Cut the GDP growth debate: More investors projecting Sensex at 45-50K
Garner says India, along with Brazil, is relatively immune to the US-China trade war.
India will outperform other emerging markets, and Sensex will likely hit 45,000 in next one year, says Jonathan Garner, Managing Director, Morgan Stanley.
That would require Sensex to rise over 12 per cent from current level and may lift its forward P/E to 21 times, well above its 25-year trailing average of 19 times. On Wednesday, the index traded at 28 times on a trailing basis.
Garner says India, along with Brazil, is relatively immune to the US-China trade war. “India can outperform in this environment and is showing different characteristics at a time when global growth is softening significantly,” he said.
Mahesh Nandurkar, India Strategist at CLSA, last week said the 13,000 mark is not far away for Nifty. He said that 10 per cent lea is achievable in next 12 months in spite of the economy having faces issues like the consumer slowdown.

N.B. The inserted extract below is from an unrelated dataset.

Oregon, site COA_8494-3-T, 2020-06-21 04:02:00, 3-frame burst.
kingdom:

Manish Sonthalia, Head of PMS at Motilal Oswal Asset Management, says Sensex should scale 50,000 in two quarters from a base case assumption of a 25 per cent earnings growth.
Domestic brokerage Kotak Securities sees Nifty at 13,500 by March 2020 in a bull case scenario.

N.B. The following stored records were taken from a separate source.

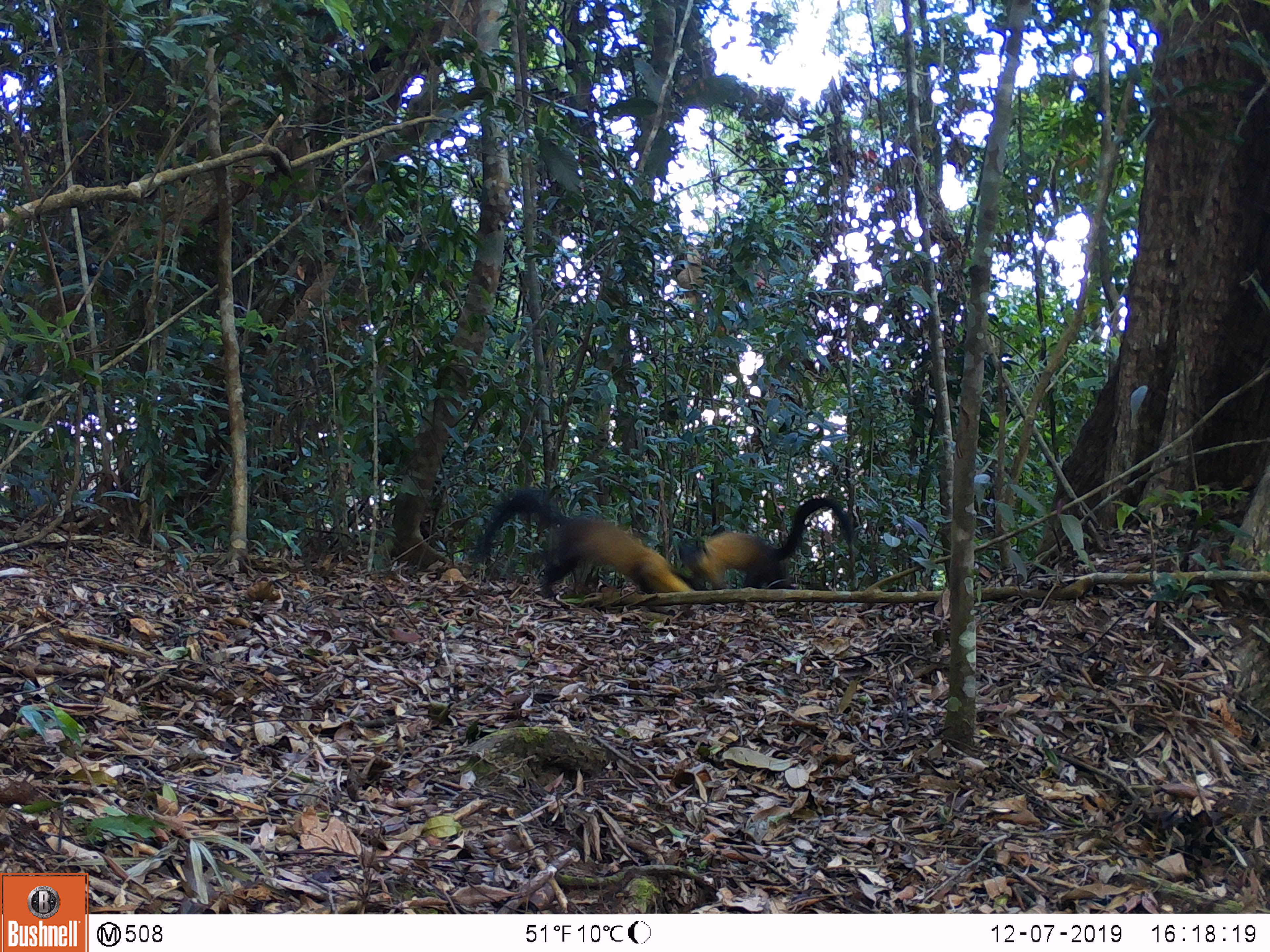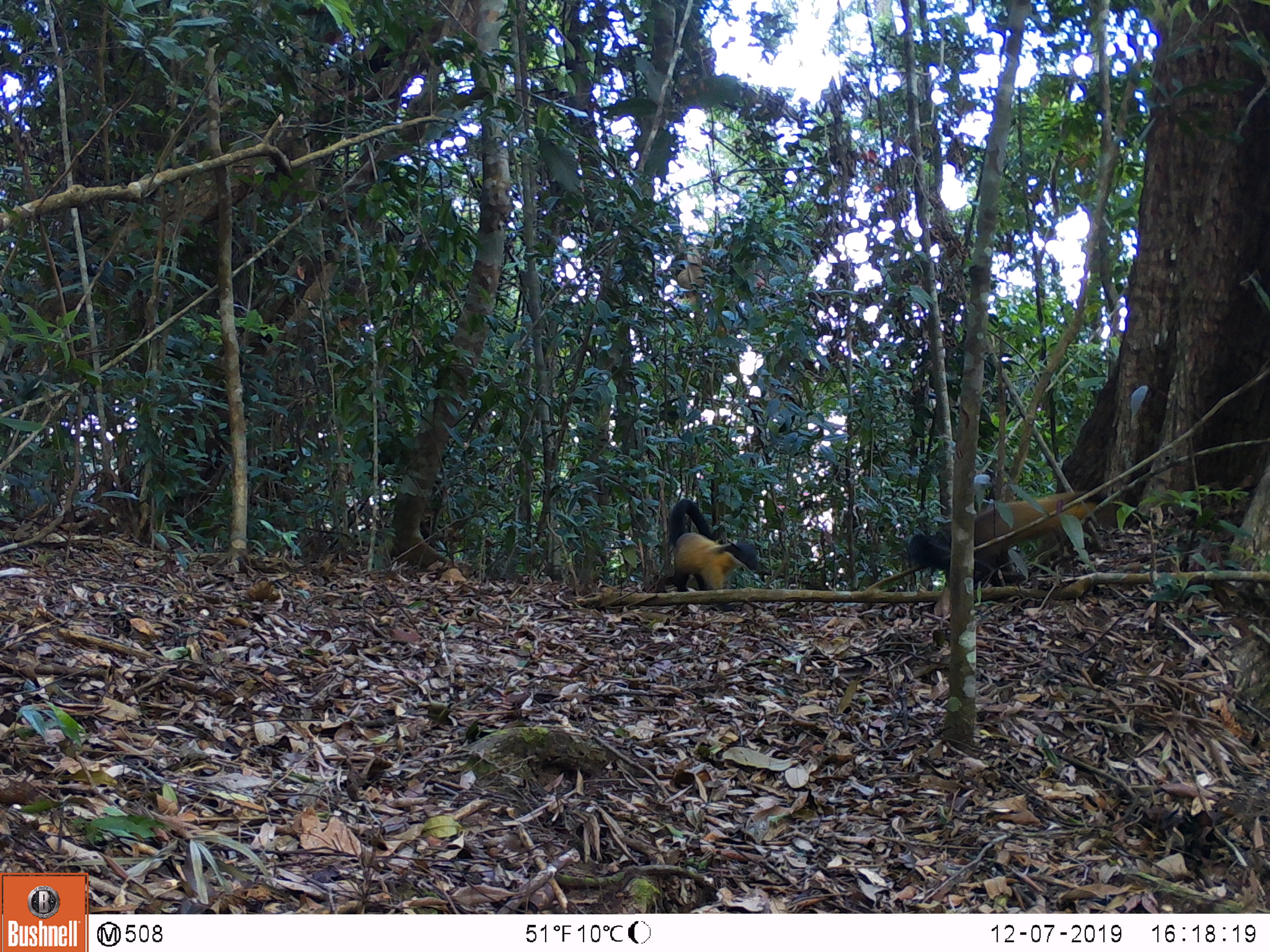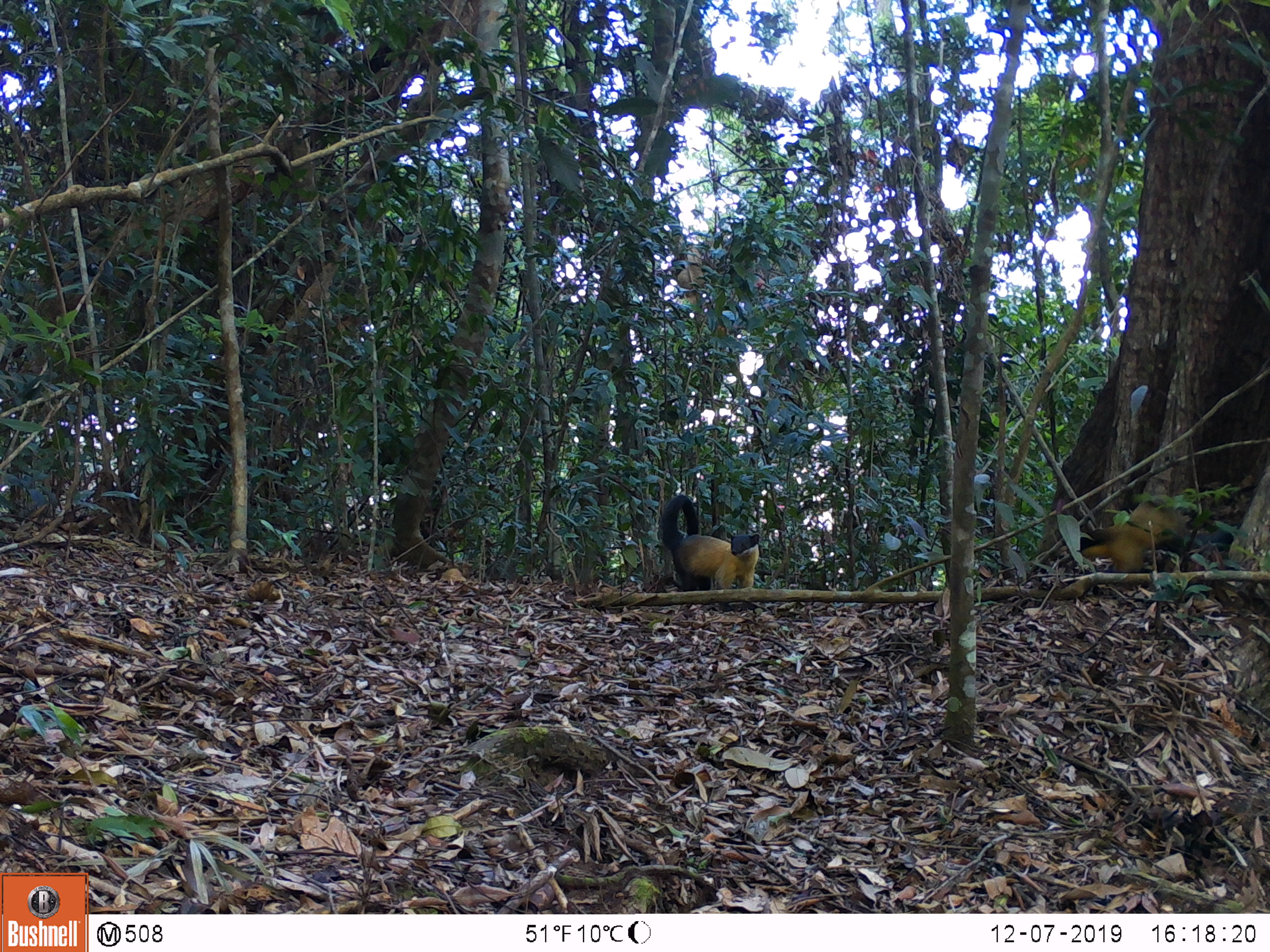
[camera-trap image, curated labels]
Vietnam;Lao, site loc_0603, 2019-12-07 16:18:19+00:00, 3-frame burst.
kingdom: Animalia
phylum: Chordata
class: Mammalia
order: Carnivora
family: Mustelidae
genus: Martes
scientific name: Martes flavigula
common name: yellow-throated marten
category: yellow throated marten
Yellow throated marten (yellow-throated marten) (Martes flavigula). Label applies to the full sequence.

Morgan Stanley’s Garner says growth in the emerging markets may surprise the world on the upside at the time when the US may shock on the downside. He named India and Brazil as his favourites.
“These countries are non-manufacturing in terms of economy and structure of the stock market. India may see manufacturing supply chain reallocation into the country and that is a theme which is definitely appearing. Brazil is an agriculture superpower. We are going to see reduced Chinese purchases in deep Canadian agriculture product which is positive for Brazil,” Garner told ETNOW in an interview.
He said the ongoing problem of swine fever throughout Southeast Asia and China will further benefit Brazil, as it is a big producer of chicken. South-east Asia is currently struggling to contain the spread of African swine fever, also known as “pig Ebola”.
Garner said growth needs to pick up in India from current levels. “The interest rate cut cycle, falling crude oil prices and resolution of bad debt in the banking sector will aid the economy,” he said.
India’s system-wide non-performing assets stock declined massively to 9.3 per cent in March 2019 from 11.5 percent the year before, which was much faster than RBI’s own estimates, Crisil said.
The global investor said India is a very interesting market from a demographic perspective. Household savings and inflows from domestic mutual funds need to be in place for further movement of Indian equity market.
He said he was biased towards domestic demand players and believes manufacturing in India (Make in India campaign) can actually gain in this turbulent environment and there could be supply chain reallocation in the long run.
About time India dealt with banking issue, Garner said. Aggregative demand is not a problem in India, at this stage of development.
“It is really a question of financing that in an appropriate manner. It needs more focus in the second regime of the government. The new team at the Finance Minister should deliver on recapitalisation of PSU banks,” he said.
Garner, who expects earnings growth in high teens for this financial year, said the growth rate has not achieved its potential in India.
He said Issues with private capex and the realty sector are hammering growth. “Micro execution has been stronger than macro execution in India. Modi’s first regime has changed a lot of things. It should bear fruit in the long term.”